Athena Orchard, una tredicenne inglese, è morta di tumore qualche mese fa. Recentemente i genitori hanno scoperto una sua lettera d’addio scritta sul retro del suo specchio. La lettera resa pubblica ha avuto una grande risonanza. All’inizio della lettera Athena invita a vivere ogni giorno come se fosse speciale perché «domattina potrebbe capitarvi una malattia mortale, come è accaduto a me». Il suo testo a «memoria futura» è ingenuo ma la sua intensità lo rende commovente e alcune annotazioni sulla felicità sono sorprendentemente acute. La felicità, scrive Athena echeggiando inconsapevolmente Kavafis, «forse non è il lieto fine, forse è la storia». E in un altro punto ribadisce: «la felicità è una direzione, non una destinazione». Non è facile scrivere queste parole quando il triste fine è alle porte, interrompendo anzitempo la storia, e la direzione porta dritto alla morte come sua unica destinazione. Tuttavia si può comprendere meglio la fiducia nella vita di questa fanciulla destinata a non fiorire se si assume che una storia è nella sua essenza sempre incompiuta, senza fine, aperta alla buona e alla cattiva sorte. E la direzione non ha mai destinazione, la elude. Per Athena la felicità è l’intenso vivere, non esattamente quello dell’«attimo fuggente» ma l’eternità del semplice gesto spontaneo che crea il nostro legame con il mondo senza altra aspirazione che il fluire della nostra esperienza. Questo gesto che ignora la morte e non ha una meta definita, è la materia prima da cui prende forma il senso della vita.

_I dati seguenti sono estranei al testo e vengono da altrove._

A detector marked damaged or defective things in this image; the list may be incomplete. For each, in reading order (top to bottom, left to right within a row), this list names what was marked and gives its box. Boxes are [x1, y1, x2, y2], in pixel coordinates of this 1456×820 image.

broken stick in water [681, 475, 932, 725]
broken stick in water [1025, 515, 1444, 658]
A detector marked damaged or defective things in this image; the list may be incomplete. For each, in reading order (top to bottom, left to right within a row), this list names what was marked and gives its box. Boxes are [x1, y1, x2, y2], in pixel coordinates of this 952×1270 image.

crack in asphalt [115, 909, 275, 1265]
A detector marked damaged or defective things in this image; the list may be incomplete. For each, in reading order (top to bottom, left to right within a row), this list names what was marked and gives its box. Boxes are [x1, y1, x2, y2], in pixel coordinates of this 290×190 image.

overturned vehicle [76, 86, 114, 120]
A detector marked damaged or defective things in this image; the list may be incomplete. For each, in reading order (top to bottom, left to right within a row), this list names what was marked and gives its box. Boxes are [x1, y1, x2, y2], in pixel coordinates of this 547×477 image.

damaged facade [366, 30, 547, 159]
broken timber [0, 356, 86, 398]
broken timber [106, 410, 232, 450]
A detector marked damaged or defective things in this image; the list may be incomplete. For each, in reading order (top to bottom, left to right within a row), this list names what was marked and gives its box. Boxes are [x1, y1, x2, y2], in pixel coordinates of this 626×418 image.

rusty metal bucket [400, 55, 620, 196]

Essere psichicamente vivi quando moriamo è la migliore sorte che ci può capitare ma ciò che la ostacola non è l’incombente morte fisica bensì la morte che ci abita interiormente fin dal momento che il nostro legame con lo specchio (reale o metaforico) ci insedia nelle condizioni oggettive della nostra esistenza. L’esistenza spontanea, libera di un ordine predefinito, del bambino che costituisce il nucleo originario della nostra soggettività, si struttura riflettendosi in un ordine sociale (simbolico) che le preesiste, in maniera meno ortopedica di quanto supponeva Lacan (che è stato il primo a intuire questo dramma iniziale della vita) ma comunque traumatica, (auto)alienante. La strutturazione se ci predispone alla socialità, limita, al tempo stesso, la nostra libertà di vivere un disordine creativo e di goderne. La nostra nascita sociale fa «morire» una parte della nostra spontaneità, una parte della capacità di godimento puro, privo di altre finalità, che determina l’intima sensazione di essere vivi. Questa perdita (la radice più profonda della dimensione melanconica della vita) è riparata con l’investimento narcisistico della nostra immagine riflessa: il Narciso che alberga in noi si aggrappa al suo specchio per non sprofondare nella fascinazione della propria immagine che lo cattura dall’esterno. In «Attraverso lo specchio» di Lewis Carroll, Alice scopre in un diario un poemetto (Jabberwocky) fatto di parole senza senso e leggibile solo se riflesso nello specchio. Ogni notte è necessario attraversare lo specchio con Alice per entrare nel mondo del sogno, riscoprire un nostro personale disordine e ritrovare l’incomprensibile (nel mondo ordinato in senso logico) poema del nostro idioma soggettivo libero da una sua lettura allo specchio che lo raddrizza pregiudicando il suo dispiegamento creativo. In vicinanza della morte lo specchio può riattivare l’interruzione del flusso spontaneo della vita che si oppone allo sgomento. Scrivendo sul retro del suo specchio Athena lo ha attraversato metaforicamente. Ha guardato la vita dal lato del sogno.